◆ What you need to do: Each line with the string "California" is to be copied from the records below.

◆ Data for review:
□ □ □ □
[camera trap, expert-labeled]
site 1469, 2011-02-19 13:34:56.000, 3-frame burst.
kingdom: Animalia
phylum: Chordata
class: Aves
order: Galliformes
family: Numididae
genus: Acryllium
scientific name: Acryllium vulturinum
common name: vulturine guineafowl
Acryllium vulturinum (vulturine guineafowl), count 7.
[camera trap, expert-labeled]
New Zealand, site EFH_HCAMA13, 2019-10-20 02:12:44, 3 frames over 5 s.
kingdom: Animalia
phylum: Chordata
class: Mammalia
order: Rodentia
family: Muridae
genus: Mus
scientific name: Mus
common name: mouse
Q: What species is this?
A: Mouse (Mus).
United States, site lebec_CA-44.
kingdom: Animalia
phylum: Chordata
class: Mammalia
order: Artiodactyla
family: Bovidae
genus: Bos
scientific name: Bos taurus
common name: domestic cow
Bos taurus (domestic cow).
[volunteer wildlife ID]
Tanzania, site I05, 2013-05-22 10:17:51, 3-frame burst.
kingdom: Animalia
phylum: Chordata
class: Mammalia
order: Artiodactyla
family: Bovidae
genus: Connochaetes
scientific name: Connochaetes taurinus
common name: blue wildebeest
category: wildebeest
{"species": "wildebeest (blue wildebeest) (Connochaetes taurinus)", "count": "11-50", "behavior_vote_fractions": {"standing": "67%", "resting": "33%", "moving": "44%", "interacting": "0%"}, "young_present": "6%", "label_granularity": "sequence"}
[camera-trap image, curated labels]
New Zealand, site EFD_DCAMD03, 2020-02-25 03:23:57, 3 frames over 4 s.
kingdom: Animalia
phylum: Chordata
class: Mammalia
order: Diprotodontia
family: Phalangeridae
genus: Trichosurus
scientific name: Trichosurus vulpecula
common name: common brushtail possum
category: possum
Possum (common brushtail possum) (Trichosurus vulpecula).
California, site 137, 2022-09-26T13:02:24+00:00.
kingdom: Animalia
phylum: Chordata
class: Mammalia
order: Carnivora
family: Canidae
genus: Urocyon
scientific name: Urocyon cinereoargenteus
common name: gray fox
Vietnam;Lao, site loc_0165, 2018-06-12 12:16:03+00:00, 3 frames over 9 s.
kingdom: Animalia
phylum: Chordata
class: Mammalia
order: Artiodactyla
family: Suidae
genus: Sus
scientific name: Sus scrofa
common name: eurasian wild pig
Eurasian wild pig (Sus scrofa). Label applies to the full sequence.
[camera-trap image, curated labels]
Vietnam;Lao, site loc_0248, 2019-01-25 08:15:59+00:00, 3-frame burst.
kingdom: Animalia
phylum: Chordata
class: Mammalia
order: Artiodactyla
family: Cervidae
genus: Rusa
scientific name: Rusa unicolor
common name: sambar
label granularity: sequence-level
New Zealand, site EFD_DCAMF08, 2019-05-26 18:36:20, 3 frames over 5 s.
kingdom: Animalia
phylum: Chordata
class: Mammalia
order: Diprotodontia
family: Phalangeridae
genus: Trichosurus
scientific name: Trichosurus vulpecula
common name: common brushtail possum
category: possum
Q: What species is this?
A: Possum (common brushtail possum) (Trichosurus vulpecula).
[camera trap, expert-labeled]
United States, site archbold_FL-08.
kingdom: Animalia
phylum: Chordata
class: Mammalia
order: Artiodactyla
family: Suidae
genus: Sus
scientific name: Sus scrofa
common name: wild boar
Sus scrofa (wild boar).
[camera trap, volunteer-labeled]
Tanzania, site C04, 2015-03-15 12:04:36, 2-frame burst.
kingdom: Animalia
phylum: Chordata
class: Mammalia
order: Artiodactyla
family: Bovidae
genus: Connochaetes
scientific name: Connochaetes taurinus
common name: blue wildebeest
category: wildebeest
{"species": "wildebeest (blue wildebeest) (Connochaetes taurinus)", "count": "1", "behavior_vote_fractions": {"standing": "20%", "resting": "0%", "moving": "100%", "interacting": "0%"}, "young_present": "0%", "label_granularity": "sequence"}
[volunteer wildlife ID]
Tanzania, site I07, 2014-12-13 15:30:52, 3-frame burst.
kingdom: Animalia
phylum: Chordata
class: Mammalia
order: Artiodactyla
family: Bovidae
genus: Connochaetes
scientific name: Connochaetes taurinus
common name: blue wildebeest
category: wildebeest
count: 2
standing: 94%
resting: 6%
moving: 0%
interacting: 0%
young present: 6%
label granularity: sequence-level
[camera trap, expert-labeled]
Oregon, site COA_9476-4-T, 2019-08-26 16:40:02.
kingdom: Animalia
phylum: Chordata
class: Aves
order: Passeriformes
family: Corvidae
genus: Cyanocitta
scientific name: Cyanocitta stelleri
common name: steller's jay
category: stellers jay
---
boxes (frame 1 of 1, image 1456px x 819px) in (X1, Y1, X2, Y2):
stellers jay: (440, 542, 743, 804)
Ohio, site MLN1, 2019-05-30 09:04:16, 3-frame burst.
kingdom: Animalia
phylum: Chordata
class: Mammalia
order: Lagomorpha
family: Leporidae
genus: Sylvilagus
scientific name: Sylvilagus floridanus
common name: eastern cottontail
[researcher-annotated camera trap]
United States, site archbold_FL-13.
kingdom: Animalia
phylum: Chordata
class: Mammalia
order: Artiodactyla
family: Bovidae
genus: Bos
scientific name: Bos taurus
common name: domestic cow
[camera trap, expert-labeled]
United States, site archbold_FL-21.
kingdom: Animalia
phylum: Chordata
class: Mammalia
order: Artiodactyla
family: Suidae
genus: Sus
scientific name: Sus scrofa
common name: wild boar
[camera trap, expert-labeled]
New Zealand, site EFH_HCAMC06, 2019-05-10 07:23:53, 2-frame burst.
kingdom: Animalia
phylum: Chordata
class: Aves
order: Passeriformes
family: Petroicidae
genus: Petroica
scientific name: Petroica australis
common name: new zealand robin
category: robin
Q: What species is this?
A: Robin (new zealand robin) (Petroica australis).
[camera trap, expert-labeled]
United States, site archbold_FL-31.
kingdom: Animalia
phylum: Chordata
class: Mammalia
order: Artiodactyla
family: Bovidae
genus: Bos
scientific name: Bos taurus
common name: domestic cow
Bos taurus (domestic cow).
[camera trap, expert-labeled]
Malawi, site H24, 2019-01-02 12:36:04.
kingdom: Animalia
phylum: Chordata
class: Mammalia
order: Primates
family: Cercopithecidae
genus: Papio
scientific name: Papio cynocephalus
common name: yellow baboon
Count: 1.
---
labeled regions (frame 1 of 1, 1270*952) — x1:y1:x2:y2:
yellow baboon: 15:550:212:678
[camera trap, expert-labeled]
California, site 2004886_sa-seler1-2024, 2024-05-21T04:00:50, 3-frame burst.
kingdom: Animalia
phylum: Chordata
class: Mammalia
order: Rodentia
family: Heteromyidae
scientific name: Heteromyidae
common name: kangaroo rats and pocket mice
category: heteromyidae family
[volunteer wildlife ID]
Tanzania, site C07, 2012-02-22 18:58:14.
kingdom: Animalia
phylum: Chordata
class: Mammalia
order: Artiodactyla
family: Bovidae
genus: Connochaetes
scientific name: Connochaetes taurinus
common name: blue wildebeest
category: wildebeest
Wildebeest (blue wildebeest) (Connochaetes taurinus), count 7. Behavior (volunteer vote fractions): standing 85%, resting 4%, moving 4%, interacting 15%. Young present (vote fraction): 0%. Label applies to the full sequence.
□ □ □ □
◆ Answer to the problem:
California, site 137, 2022-09-26T13:02:24+00:00.
California, site 2004886_sa-seler1-2024, 2024-05-21T04:00:50, 3-frame burst.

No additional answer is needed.